# [WORK REQUIRED]
Express the entries below, from the line containing "Is bare leg" through the end of the entries, as a Markdown table with the columns Row and Text. Give each line its row number, leave out blank lines, and omit the pictures.
-- START OF SUPPLIED ENTRIES --
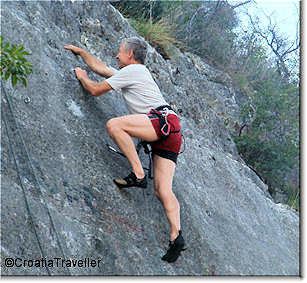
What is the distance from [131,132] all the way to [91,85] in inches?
27.0

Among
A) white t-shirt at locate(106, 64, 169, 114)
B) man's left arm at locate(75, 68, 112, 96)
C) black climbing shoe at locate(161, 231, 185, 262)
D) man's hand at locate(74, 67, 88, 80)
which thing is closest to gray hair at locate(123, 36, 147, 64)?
white t-shirt at locate(106, 64, 169, 114)

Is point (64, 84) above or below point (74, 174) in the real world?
above

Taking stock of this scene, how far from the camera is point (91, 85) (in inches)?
234

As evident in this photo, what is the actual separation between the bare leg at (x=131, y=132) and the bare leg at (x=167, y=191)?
226 millimetres

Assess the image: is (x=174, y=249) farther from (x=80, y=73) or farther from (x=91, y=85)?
(x=80, y=73)

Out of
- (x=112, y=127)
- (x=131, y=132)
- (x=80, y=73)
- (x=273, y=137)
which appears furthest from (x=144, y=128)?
(x=273, y=137)

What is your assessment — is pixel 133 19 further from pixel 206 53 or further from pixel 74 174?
pixel 74 174

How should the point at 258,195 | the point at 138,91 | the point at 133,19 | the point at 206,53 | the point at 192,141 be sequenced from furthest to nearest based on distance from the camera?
the point at 206,53
the point at 133,19
the point at 258,195
the point at 192,141
the point at 138,91

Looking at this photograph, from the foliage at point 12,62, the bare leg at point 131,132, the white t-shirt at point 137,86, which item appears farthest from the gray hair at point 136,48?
the foliage at point 12,62

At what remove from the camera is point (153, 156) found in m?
5.79

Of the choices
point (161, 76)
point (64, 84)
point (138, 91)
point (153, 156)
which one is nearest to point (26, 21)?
point (64, 84)

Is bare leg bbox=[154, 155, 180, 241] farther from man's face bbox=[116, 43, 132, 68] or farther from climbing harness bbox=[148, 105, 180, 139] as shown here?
man's face bbox=[116, 43, 132, 68]

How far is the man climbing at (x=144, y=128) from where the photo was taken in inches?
218

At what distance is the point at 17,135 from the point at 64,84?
2.77ft
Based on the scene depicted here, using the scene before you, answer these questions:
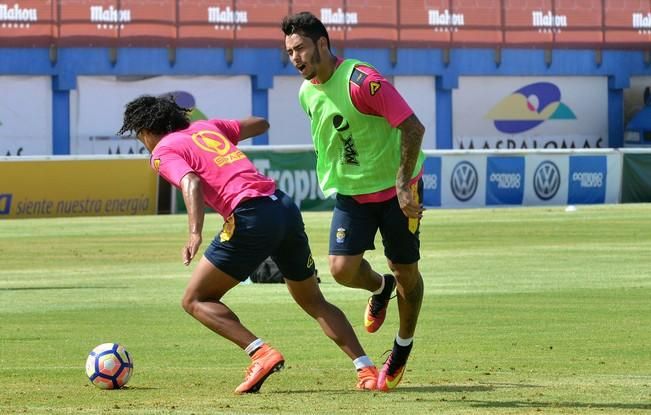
-- END OF SUPPLIED ENTRIES --
# [OUTPUT]
| Row | Text |
|---|---|
| 1 | Is bare leg bbox=[154, 155, 180, 241] farther from man's face bbox=[116, 43, 132, 68] or farther from climbing harness bbox=[148, 105, 180, 139] as shown here? |
| 2 | man's face bbox=[116, 43, 132, 68] |
| 3 | How far is the man climbing at (x=144, y=128) from where the photo was taken in inches? |
| 4 | 218 |
| 5 | At what distance is the point at 17,135 from the point at 64,84? |
| 6 | 2.77ft |
| 7 | Based on the scene depicted here, using the scene before you, answer these questions: |